Catholic Health’s Duemling Says Cybersecurity Should Be Managed Like a Chronic Condition

In his first year at Catholic Health, CISO Keith Dumling blended rapid listening with decisive action, leveraging an already mature security program. By conducting a comprehensive listening tour across clinical, technical, and business leaders, he identified immediate pain points and secured quick wins that demonstrated value without disrupting operations. This collaborative approach allowed him to craft a transparent roadmap that aligns cybersecurity initiatives with the organization’s mission and operational priorities, setting a solid foundation for long‑term resilience.

Dumling frames cybersecurity as a chronic condition, akin to ongoing patient care. Rather than treating security as a one‑off project, he advocates for a continuous care plan that evolves with clinical demands, regulatory shifts, and emerging threats. This mindset emphasizes flexibility—adjusting strategies during events like pandemics or labor shortages—while maintaining a steady focus on protecting patient outcomes and organizational agility. By positioning security as an integral part of the health system’s lifecycle, the team avoids the pitfalls of a siloed, cost‑center perception.

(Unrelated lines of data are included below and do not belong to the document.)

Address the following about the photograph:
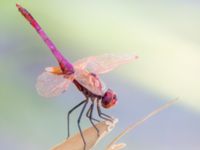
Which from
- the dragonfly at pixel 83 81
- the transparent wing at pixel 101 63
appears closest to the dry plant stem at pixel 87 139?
the dragonfly at pixel 83 81

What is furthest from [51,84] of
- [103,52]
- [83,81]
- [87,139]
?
[103,52]

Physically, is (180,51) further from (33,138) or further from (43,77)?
(43,77)

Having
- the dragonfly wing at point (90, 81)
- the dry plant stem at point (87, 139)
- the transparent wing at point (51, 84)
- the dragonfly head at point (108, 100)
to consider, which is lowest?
the dry plant stem at point (87, 139)

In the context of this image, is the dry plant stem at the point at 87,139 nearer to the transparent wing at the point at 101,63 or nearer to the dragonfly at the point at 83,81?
the dragonfly at the point at 83,81

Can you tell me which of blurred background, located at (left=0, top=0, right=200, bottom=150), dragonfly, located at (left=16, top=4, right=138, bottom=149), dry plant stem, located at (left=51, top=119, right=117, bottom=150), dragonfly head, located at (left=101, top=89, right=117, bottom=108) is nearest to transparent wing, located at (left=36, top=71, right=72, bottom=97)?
dragonfly, located at (left=16, top=4, right=138, bottom=149)

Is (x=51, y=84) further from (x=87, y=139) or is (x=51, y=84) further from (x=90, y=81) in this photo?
(x=87, y=139)

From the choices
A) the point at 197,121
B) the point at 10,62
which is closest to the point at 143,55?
the point at 197,121

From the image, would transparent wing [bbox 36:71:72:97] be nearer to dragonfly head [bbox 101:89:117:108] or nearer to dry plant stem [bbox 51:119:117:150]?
dragonfly head [bbox 101:89:117:108]
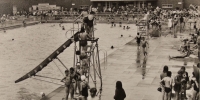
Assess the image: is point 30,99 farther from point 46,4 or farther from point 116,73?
point 46,4

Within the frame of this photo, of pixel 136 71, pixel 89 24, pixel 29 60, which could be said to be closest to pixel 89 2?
pixel 29 60

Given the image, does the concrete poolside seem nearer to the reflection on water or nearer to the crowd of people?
the reflection on water

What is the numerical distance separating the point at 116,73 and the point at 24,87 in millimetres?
4717

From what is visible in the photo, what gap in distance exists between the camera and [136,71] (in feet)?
54.4

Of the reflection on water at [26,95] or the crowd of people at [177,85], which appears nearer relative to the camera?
the crowd of people at [177,85]

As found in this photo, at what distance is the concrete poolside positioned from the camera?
12766 mm

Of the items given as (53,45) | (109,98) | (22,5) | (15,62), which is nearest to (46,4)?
(22,5)

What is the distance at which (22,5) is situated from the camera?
6078 centimetres

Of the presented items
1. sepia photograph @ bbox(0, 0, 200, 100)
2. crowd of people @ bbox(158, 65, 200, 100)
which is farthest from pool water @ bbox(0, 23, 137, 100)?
crowd of people @ bbox(158, 65, 200, 100)

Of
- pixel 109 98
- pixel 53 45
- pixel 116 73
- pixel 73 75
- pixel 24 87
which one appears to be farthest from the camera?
pixel 53 45

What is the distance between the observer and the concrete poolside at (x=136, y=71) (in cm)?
1277

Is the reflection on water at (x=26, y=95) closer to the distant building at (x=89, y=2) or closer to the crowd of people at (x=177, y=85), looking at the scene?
the crowd of people at (x=177, y=85)

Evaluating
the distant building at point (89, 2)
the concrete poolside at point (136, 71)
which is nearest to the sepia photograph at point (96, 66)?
the concrete poolside at point (136, 71)

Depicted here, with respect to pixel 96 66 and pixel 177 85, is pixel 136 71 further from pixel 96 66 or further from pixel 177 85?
pixel 177 85
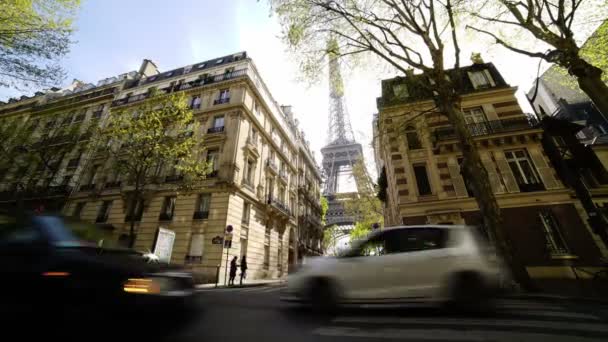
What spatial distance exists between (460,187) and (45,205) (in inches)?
1379

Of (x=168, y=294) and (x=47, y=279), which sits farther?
(x=168, y=294)

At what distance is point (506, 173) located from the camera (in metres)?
13.6

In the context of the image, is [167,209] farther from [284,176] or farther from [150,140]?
[284,176]

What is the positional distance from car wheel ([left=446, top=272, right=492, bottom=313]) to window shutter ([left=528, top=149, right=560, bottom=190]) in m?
13.8

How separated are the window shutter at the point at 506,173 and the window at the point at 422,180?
4.00 metres

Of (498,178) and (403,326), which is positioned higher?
(498,178)

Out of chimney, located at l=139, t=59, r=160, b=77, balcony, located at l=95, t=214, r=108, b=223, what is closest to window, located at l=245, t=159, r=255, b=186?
balcony, located at l=95, t=214, r=108, b=223

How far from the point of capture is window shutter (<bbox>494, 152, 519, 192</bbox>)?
43.3 ft

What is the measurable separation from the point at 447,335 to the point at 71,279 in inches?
164

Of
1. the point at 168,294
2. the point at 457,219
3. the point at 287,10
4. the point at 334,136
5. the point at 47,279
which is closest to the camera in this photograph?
the point at 47,279

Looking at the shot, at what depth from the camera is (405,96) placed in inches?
705

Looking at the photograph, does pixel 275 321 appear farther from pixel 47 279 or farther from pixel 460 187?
pixel 460 187

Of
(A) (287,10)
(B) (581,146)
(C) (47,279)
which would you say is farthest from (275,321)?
(B) (581,146)

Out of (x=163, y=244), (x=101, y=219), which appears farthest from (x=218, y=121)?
(x=101, y=219)
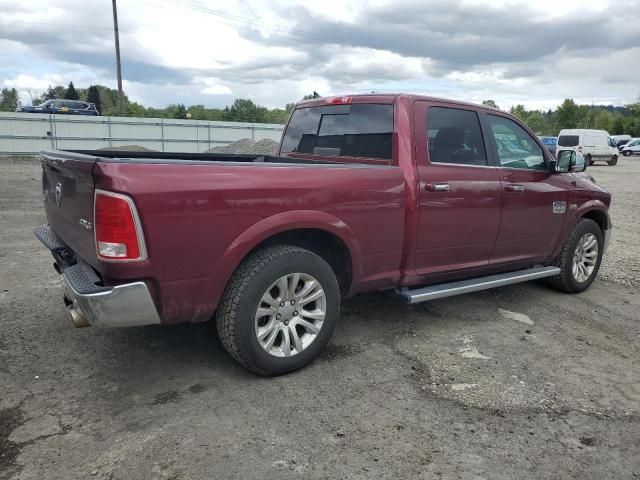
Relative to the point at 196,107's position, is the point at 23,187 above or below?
below

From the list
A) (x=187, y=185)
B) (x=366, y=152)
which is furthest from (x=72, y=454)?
(x=366, y=152)

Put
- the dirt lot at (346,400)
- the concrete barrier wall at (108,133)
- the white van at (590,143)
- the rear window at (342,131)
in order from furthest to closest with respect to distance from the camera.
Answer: the white van at (590,143) < the concrete barrier wall at (108,133) < the rear window at (342,131) < the dirt lot at (346,400)

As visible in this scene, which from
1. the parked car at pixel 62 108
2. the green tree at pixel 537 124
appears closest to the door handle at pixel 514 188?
the parked car at pixel 62 108

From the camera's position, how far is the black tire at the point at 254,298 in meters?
3.23

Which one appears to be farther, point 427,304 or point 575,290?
point 575,290

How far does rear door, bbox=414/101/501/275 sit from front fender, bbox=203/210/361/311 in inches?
35.3

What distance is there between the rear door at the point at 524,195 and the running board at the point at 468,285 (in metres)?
0.14

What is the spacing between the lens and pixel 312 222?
344 cm

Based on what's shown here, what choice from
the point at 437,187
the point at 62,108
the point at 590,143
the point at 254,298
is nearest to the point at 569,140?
the point at 590,143

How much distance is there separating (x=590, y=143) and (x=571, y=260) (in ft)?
99.7

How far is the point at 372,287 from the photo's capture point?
13.0ft

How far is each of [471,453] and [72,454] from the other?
2032mm

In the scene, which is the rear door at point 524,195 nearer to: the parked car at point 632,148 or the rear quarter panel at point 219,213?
the rear quarter panel at point 219,213

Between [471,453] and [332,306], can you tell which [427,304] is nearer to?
[332,306]
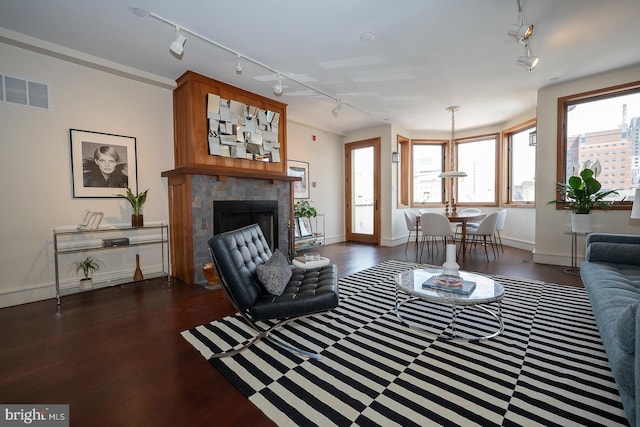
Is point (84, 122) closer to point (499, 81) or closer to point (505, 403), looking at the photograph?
point (505, 403)

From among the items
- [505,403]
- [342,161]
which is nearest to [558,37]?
[505,403]

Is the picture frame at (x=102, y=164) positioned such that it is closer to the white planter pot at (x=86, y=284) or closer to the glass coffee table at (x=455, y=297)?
the white planter pot at (x=86, y=284)

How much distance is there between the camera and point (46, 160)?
3.04 m

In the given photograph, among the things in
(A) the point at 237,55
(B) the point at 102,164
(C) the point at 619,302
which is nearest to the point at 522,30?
(C) the point at 619,302

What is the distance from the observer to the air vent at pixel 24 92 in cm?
281

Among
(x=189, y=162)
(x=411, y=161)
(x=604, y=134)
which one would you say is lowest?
(x=189, y=162)

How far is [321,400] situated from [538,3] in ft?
11.7

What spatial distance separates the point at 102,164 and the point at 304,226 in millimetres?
3519

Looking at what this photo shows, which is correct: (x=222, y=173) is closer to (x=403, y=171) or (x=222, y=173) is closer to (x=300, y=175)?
(x=300, y=175)

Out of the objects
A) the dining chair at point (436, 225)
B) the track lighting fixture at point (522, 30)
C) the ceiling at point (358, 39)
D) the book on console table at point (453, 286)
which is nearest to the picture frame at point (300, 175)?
the ceiling at point (358, 39)

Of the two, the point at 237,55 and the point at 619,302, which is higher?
the point at 237,55

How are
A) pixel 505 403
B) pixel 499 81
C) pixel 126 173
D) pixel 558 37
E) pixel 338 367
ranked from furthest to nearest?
pixel 499 81, pixel 126 173, pixel 558 37, pixel 338 367, pixel 505 403

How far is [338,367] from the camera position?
68.2 inches

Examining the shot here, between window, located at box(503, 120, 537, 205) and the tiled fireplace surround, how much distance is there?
17.1 feet
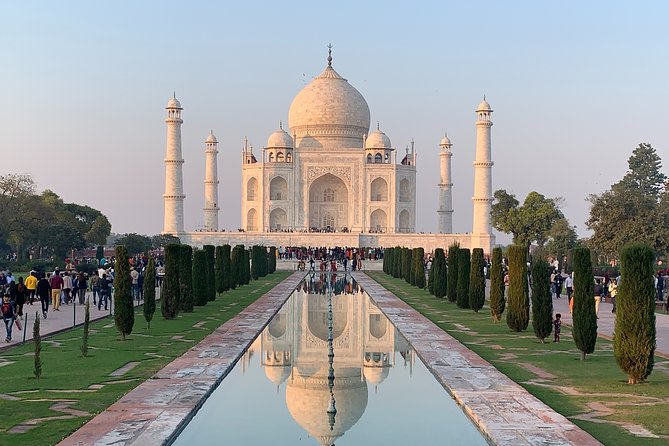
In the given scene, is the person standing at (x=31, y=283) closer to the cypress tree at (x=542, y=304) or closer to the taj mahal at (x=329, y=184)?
the cypress tree at (x=542, y=304)

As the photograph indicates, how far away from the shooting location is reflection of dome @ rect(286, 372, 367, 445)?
21.8ft

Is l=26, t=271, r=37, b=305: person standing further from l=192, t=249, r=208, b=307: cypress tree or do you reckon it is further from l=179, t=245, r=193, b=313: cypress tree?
l=192, t=249, r=208, b=307: cypress tree

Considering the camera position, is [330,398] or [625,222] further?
[625,222]

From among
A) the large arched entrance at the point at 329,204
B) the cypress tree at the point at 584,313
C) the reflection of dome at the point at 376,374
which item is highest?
the large arched entrance at the point at 329,204

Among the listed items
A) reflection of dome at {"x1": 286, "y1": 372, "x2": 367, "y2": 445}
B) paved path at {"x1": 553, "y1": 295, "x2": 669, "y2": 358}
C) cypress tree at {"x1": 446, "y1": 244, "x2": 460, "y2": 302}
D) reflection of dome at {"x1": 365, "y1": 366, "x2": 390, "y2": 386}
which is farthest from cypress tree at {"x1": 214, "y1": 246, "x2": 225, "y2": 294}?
reflection of dome at {"x1": 286, "y1": 372, "x2": 367, "y2": 445}

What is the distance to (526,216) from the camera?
43625mm

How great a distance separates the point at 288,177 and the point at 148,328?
33.4m

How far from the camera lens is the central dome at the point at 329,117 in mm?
47875

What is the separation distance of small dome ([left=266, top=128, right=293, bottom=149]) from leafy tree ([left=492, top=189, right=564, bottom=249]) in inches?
440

Artificial intelligence emerges as both a catalyst and a risk vector in Dumling’s strategy. He promotes secure AI enablement, integrating tools for incident triage, operational efficiency, and decision support while establishing guardrails to mitigate misuse. Governance plays a pivotal role, ensuring transparency, measurable outcomes, and bi‑directional communication with stakeholders. This open dialogue reduces shadow IT, builds trust, and aligns security investments with business value, ultimately supporting Catholic Health’s mission of superior patient care and a thriving workplace.